School Shootings & Porn Are Somehow Linked, According To This GOP Congresswoman

ByMonica Busch

Pointing to the "deterioration of the family" during a gathering with local pastors recently, a Republican congresswoman linked porn to school shootings. The representative, a Tennessee congresswoman named Diane Black, suggested that the prevalence of pornography has partly contributed to the prevalence of gun violence at U.S. schools.

"It’s available on the shelf when you walk in the grocery store," she told those gathered, according to a recording of her comments posted by HuffPost. "Yeah, you have to reach up to get it, but there’s pornography there. All of this is available without parental guidance. I think that is a big part of the root cause."

Pornography wasn't the only thing she pointed to, however. Along with the wide availability of porn, she also lay the blame partly on "idle hands," violent movies, and unmarried parents.

"Why do we see kids be so violent? What's out there?" she asked attendees. "What makes them do that? I think it's the deterioration of the family, so they're looking for something."

Additionally, Black suggested that young people today suffer from being desensitized to violent images and movies. She, herself, is too squeamish to watch violence, she said. Specifically, she said that she's concerned for her teenage grandchildren who, according to her, watch "blow 'em up" movies without much of a visceral reaction.

"I still can't watch one of those violent movies where people are being blown up — because I'm not desensitized to that," Black said. "I didn't watch that as a kid."

Additionally, Black highlighted mental illness, contending that there are signs when something is "off" with a young person — signs that indicate they may potentially become a school shooter. One of the "signs" she spoke of was a person wearing trench coats in warm weather, alluding to the alleged Santa Fe shooter, who attacked a school less than two weeks ago, leaving 10 dead and at least 10 others wounded.

For many, the trench coat has long been a symbol of school shootings, and the Santa Fe tragedy was no different. In the wake of Santa Fe, Black was not the first to attempt connecting those dots. Days after the shooting, conservative radio host Hugh Hewitt suggested on his program that school administrators should consider banning trench coats.

"To the teachers and administrators out there, the trench coat is kind of a giveaway," Hewitt said during a clip from a May 21 episode of Salem Radio Network's The Hugh Hewitt Show, according to Media Matters. "You might just say, 'No more trench coats.' The creepy people, make a list, check it twice."

The trench coat fear stems back to the 1999 Columbine shootings, when two teenage boys in trench coats unleashed unspeakable violence on their high school community. In the immediate aftermath of the shooting, incorrect reports circulated, suggesting that the pair were part of a group of students who called themselves the "Trench Coat Mafia." While those reports were later debunked — the Trench Coat Mafia were just a group of students who wore trench coats every day, not directly affiliated with the shooters — the stigma against trench coats did not.

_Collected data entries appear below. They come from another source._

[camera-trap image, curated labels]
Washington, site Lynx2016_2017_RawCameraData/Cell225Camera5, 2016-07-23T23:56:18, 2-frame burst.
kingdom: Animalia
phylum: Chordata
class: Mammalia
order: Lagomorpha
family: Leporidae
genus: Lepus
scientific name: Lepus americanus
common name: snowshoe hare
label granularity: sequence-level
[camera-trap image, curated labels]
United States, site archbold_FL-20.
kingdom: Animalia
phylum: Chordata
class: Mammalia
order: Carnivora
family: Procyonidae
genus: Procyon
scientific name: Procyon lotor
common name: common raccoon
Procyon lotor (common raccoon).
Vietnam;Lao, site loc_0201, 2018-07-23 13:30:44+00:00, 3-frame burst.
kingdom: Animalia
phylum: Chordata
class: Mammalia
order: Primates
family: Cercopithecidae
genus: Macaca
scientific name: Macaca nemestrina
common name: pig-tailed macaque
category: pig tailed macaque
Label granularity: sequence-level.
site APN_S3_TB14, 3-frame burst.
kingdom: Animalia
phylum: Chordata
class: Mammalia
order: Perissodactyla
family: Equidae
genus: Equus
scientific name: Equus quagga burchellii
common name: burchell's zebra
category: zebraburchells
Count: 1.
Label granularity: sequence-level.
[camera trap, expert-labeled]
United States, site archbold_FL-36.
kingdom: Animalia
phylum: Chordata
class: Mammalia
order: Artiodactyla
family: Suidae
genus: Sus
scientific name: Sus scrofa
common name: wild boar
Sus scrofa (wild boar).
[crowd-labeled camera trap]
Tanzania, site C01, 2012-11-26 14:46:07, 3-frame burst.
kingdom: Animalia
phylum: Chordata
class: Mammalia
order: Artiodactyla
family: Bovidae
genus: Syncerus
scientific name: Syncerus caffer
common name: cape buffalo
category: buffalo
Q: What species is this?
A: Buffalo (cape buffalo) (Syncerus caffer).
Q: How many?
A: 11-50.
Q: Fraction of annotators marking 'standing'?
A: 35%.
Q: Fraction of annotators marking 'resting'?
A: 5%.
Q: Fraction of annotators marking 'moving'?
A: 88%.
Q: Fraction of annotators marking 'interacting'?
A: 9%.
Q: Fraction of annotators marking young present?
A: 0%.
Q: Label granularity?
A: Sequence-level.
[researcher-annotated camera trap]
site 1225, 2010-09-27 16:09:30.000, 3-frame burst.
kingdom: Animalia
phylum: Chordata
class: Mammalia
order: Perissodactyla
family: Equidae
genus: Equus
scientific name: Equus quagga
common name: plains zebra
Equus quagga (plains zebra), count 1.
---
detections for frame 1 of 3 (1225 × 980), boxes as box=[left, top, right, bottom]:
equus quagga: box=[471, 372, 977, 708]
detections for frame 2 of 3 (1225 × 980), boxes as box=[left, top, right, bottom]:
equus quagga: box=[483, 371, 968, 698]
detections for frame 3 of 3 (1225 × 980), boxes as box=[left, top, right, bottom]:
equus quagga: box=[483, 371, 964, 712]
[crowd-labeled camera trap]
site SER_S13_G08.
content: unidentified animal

Some schools began enacting dress codes, like the one Hewitt suggested, banning trench coats from campus. As a result, the outerwear garment sustains negative connotations nearly two decades later, sometimes leading to unfair profiling of students based solely on their style of dress.

As for pornography and unmarried parents, those two "warnings" are supposedly reflective of the loss of "family values" that conservative lawmakers often lament. But the truth is that, right now, no one can point to a distinct cause of school shootings. One of the distinctly common factors, gun control advocates argue though, is that each one has been carried out with a firearm.